* _TASK STATEMENT_
The answer must consist of every line in the records below that contains the string "moose".

* _EXTRACTED ENTRIES_
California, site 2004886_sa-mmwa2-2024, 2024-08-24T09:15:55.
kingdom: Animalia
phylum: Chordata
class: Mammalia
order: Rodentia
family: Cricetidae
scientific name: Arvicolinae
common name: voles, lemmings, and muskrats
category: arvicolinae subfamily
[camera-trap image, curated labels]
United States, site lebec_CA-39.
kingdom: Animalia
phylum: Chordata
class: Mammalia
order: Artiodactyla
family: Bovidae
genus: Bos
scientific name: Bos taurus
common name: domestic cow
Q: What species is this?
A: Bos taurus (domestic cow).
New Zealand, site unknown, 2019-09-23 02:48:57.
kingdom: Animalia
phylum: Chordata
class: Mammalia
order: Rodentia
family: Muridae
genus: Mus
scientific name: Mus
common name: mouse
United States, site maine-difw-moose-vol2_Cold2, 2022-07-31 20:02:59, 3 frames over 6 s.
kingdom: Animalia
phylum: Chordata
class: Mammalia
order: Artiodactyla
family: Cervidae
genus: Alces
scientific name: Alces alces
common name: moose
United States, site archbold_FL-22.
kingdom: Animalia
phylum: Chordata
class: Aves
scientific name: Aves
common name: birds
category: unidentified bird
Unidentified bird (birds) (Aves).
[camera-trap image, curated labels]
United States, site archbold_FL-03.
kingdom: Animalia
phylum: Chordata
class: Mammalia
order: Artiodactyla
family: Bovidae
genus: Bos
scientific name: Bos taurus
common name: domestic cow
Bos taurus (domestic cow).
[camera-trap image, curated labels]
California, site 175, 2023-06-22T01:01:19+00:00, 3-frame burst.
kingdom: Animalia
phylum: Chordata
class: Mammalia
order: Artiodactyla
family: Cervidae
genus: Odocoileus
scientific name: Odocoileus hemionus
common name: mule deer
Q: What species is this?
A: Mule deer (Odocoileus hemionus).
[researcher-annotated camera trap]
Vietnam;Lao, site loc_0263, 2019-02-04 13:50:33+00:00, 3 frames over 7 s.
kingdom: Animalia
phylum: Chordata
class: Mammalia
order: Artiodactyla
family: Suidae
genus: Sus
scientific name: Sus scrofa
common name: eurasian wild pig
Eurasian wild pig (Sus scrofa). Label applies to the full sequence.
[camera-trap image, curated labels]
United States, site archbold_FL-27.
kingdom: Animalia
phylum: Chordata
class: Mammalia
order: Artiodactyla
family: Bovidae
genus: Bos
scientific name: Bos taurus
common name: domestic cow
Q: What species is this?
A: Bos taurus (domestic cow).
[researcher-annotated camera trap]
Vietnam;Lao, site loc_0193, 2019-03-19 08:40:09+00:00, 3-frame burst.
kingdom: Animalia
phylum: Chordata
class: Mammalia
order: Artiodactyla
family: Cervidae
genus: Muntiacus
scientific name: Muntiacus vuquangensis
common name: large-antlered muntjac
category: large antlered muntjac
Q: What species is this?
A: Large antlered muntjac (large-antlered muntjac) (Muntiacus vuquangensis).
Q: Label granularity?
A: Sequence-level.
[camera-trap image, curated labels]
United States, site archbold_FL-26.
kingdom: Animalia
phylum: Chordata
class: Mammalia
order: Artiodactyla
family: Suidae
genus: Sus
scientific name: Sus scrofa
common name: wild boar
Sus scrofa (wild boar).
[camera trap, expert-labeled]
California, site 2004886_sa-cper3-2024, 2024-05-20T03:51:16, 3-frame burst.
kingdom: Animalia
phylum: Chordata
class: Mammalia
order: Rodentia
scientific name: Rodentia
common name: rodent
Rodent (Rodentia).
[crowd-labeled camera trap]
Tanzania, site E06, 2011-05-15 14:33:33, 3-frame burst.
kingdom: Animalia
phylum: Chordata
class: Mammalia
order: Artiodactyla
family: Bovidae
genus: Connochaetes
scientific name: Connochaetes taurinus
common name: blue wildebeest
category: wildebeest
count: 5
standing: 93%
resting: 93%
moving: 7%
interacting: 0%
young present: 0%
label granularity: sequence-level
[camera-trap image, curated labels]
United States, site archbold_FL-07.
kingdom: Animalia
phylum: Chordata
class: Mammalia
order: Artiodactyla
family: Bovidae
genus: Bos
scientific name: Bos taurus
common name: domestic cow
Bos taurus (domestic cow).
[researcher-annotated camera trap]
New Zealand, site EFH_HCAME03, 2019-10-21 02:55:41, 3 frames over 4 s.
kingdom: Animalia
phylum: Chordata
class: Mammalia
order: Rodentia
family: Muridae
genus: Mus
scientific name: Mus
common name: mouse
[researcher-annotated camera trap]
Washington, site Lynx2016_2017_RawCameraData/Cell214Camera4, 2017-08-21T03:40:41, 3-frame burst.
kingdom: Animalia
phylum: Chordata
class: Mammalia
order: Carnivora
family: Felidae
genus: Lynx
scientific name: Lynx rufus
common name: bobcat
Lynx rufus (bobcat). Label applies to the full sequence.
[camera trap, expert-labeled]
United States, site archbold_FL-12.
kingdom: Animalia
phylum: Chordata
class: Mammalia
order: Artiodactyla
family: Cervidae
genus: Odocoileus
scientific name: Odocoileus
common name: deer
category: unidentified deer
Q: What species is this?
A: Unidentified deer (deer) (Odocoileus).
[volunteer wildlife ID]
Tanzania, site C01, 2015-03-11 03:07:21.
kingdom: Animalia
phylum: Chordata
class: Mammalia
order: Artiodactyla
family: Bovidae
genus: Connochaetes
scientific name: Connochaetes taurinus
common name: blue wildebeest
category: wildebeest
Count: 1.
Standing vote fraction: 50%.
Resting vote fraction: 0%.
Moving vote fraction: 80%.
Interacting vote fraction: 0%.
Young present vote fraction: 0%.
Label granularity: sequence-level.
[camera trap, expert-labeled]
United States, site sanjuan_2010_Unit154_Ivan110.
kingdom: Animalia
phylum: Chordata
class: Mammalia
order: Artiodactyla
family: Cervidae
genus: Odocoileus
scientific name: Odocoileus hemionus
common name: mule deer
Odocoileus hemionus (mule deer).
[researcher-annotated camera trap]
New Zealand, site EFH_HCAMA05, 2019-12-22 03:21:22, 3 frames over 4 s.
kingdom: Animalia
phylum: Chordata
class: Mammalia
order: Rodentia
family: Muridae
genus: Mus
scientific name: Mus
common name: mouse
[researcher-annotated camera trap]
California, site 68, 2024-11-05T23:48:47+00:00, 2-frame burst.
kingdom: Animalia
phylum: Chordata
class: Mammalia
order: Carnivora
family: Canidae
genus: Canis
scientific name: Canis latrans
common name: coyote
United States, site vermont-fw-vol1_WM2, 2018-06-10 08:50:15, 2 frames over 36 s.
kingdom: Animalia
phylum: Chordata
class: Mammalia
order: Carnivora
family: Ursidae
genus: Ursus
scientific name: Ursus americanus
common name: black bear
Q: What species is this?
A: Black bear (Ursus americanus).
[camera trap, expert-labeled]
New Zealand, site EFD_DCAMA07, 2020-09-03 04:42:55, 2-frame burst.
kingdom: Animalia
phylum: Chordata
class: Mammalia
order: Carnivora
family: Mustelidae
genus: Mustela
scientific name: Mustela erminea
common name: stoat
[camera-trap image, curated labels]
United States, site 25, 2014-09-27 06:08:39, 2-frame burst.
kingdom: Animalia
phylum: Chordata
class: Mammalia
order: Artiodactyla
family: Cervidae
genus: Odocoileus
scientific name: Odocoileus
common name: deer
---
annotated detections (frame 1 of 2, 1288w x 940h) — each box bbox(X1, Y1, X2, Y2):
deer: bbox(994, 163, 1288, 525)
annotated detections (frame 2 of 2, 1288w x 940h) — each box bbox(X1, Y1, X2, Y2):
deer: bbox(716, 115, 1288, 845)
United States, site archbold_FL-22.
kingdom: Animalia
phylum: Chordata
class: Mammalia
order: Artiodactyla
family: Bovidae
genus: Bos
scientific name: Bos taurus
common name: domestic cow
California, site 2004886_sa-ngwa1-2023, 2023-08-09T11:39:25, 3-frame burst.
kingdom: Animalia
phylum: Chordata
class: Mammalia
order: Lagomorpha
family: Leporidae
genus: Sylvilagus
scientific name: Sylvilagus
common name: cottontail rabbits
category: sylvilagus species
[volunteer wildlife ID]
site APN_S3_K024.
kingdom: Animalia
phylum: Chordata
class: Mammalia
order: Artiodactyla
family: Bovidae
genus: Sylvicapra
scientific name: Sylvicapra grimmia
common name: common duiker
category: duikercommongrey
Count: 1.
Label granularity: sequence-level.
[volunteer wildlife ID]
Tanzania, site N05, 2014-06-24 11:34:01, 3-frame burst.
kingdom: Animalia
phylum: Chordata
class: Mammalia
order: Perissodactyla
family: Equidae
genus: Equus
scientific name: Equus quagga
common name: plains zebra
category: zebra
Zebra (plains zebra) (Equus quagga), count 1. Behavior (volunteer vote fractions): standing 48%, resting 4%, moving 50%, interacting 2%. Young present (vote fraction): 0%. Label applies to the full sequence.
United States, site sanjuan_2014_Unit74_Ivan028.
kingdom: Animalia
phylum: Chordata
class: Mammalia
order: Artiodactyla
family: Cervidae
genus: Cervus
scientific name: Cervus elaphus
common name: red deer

* _SOLUTION_
United States, site maine-difw-moose-vol2_Cold2, 2022-07-31 20:02:59, 3 frames over 6 s.
common name: moose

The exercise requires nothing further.